**Work instructions:** Would you copy out the whole listing exactly as given?

**Supplied records:**
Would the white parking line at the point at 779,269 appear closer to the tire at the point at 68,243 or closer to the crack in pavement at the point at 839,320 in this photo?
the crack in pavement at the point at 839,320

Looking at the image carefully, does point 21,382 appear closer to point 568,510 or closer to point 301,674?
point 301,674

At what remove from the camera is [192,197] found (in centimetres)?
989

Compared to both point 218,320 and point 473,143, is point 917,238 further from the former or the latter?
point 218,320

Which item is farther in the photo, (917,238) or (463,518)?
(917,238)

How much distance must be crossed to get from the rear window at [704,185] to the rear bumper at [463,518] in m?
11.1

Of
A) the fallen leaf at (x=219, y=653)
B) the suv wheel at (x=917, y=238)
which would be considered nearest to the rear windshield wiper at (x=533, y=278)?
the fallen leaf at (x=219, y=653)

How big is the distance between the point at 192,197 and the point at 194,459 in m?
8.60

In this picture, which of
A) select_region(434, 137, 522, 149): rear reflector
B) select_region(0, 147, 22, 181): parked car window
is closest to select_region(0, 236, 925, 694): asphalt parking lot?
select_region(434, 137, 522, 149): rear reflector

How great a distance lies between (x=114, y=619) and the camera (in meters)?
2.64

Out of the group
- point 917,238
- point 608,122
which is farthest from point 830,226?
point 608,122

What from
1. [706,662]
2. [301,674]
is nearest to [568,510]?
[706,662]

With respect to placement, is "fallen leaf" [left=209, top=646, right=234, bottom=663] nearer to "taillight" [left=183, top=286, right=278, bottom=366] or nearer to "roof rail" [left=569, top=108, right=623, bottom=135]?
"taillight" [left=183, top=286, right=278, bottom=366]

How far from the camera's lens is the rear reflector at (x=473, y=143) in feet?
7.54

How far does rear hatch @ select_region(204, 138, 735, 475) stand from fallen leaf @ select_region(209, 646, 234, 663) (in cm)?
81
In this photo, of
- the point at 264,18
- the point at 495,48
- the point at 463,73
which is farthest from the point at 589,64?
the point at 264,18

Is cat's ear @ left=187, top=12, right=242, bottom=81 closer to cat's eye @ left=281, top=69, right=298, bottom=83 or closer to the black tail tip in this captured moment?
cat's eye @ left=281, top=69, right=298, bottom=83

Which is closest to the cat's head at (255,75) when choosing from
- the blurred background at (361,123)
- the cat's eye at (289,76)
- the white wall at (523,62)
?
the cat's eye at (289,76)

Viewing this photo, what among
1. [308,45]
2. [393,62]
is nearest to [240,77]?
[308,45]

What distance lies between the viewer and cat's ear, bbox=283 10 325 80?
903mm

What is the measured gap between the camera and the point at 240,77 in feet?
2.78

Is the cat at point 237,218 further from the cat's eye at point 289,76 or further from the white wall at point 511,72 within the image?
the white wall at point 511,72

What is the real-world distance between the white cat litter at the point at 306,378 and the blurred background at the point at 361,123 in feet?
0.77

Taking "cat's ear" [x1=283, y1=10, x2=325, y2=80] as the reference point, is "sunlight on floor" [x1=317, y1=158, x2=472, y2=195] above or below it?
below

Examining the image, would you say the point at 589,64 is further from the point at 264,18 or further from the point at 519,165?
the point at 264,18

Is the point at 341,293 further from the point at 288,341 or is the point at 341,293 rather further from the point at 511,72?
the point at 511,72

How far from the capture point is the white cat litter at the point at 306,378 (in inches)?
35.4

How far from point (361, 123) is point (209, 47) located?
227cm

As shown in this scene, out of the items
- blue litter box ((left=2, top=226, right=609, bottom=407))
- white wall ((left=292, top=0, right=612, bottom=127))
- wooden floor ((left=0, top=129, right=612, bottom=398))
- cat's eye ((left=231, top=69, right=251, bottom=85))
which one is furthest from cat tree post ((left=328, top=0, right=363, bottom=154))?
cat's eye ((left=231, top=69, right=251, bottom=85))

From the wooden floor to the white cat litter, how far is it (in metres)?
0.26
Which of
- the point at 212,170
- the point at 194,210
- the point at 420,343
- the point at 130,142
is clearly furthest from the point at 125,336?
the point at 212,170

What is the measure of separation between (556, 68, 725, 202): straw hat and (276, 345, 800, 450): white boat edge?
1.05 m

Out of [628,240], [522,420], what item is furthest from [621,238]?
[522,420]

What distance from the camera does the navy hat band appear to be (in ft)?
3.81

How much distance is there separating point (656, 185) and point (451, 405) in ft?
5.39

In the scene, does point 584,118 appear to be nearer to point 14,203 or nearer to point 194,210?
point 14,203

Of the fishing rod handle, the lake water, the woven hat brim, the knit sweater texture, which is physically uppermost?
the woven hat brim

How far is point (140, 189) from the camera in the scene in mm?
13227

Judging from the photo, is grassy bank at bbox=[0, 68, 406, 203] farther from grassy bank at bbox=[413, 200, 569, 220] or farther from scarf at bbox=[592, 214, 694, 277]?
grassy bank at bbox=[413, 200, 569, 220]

**Expected answer:**
Would the white parking line at the point at 779,269 appear closer to the tire at the point at 68,243 or closer to the crack in pavement at the point at 839,320 in this photo?
the crack in pavement at the point at 839,320

Looking at the image carefully, does point 21,382 appear closer to point 568,510 or closer to point 301,674?
point 301,674

At what remove from the camera is [192,197] found (in centimetres)?
989

Compared to both point 218,320 and point 473,143, is point 917,238 further from the former or the latter?
point 218,320

Which item is farther in the photo, (917,238) or (463,518)?
(917,238)

How much distance must be crossed to get from the rear window at [704,185] to the rear bumper at [463,518] in m?
11.1

Of
A) the fallen leaf at (x=219, y=653)
B) the suv wheel at (x=917, y=238)
which would be considered nearest to the rear windshield wiper at (x=533, y=278)?
the fallen leaf at (x=219, y=653)

How big is the distance between the point at 192,197 and the point at 194,459 in m?
8.60

In this picture, which of
A) select_region(434, 137, 522, 149): rear reflector
B) select_region(0, 147, 22, 181): parked car window
is closest to select_region(0, 236, 925, 694): asphalt parking lot?
select_region(434, 137, 522, 149): rear reflector

How great a distance lies between (x=114, y=619) and the camera (in meters)?
2.64

Out of the group
- point 917,238
- point 608,122
which is farthest from point 830,226?
point 608,122

What from
1. [706,662]
2. [301,674]
is nearest to [568,510]?
[706,662]

With respect to placement, is "fallen leaf" [left=209, top=646, right=234, bottom=663] nearer to "taillight" [left=183, top=286, right=278, bottom=366] or nearer to "roof rail" [left=569, top=108, right=623, bottom=135]?
"taillight" [left=183, top=286, right=278, bottom=366]

How far from the camera's lens is the rear reflector at (x=473, y=143) in feet?
7.54

How far does rear hatch @ select_region(204, 138, 735, 475) stand from fallen leaf @ select_region(209, 646, 234, 663) (in cm)?
81
In this photo, of
- the point at 264,18
- the point at 495,48
- the point at 463,73
which is farthest from the point at 589,64?
the point at 264,18

Is cat's ear @ left=187, top=12, right=242, bottom=81 closer to cat's eye @ left=281, top=69, right=298, bottom=83 or closer to the black tail tip in this captured moment?
cat's eye @ left=281, top=69, right=298, bottom=83

Which is closest to the cat's head at (255,75) when choosing from
- the blurred background at (361,123)
- the cat's eye at (289,76)
- the white wall at (523,62)
?
the cat's eye at (289,76)

Viewing this photo, what among
1. [308,45]
2. [393,62]
is nearest to [240,77]?
[308,45]

What distance lies between the viewer and cat's ear, bbox=283 10 325 80?
903mm

What is the measured gap between the camera and the point at 240,77 in feet?
2.78

Is the cat at point 237,218 further from the cat's eye at point 289,76 or further from the white wall at point 511,72 within the image?
the white wall at point 511,72

What is the real-world distance between the white cat litter at the point at 306,378 and the blurred background at the point at 361,123 in feet?
0.77

Taking "cat's ear" [x1=283, y1=10, x2=325, y2=80] as the reference point, is "sunlight on floor" [x1=317, y1=158, x2=472, y2=195] above or below it?
below

Examining the image, would you say the point at 589,64 is further from the point at 264,18 or further from the point at 519,165?
the point at 264,18

Is the point at 341,293 further from the point at 288,341 or is the point at 341,293 rather further from the point at 511,72?
the point at 511,72

How far from the capture point is the white cat litter at the point at 306,378 (in inches)?
35.4

How far from point (361, 123) is point (209, 47) located?
227cm

As shown in this scene, out of the items
- blue litter box ((left=2, top=226, right=609, bottom=407))
- white wall ((left=292, top=0, right=612, bottom=127))
- wooden floor ((left=0, top=129, right=612, bottom=398))
- cat's eye ((left=231, top=69, right=251, bottom=85))
which one is furthest from cat tree post ((left=328, top=0, right=363, bottom=154))?
cat's eye ((left=231, top=69, right=251, bottom=85))

From the wooden floor to the white cat litter, how far is it (in metres)?
0.26
Which of
- the point at 212,170
- the point at 194,210
- the point at 420,343
- the point at 130,142
is clearly furthest from the point at 125,336?
the point at 212,170

What is the measure of separation between (556, 68, 725, 202): straw hat and (276, 345, 800, 450): white boat edge?
1.05 m

Out of [628,240], [522,420], what item is furthest from [621,238]?
[522,420]

What distance from the camera does the navy hat band appear to be (in ft)?
3.81

How much distance is there separating point (656, 185) and point (451, 405) in ft?
5.39

In the scene, does point 584,118 appear to be nearer to point 14,203 or nearer to point 194,210?
point 14,203

Of the fishing rod handle, the lake water, the woven hat brim, the knit sweater texture, which is physically uppermost?
the woven hat brim

How far is point (140, 189) from the camera in the scene in mm?
13227

Judging from the photo, is grassy bank at bbox=[0, 68, 406, 203] farther from grassy bank at bbox=[413, 200, 569, 220] or farther from scarf at bbox=[592, 214, 694, 277]?
grassy bank at bbox=[413, 200, 569, 220]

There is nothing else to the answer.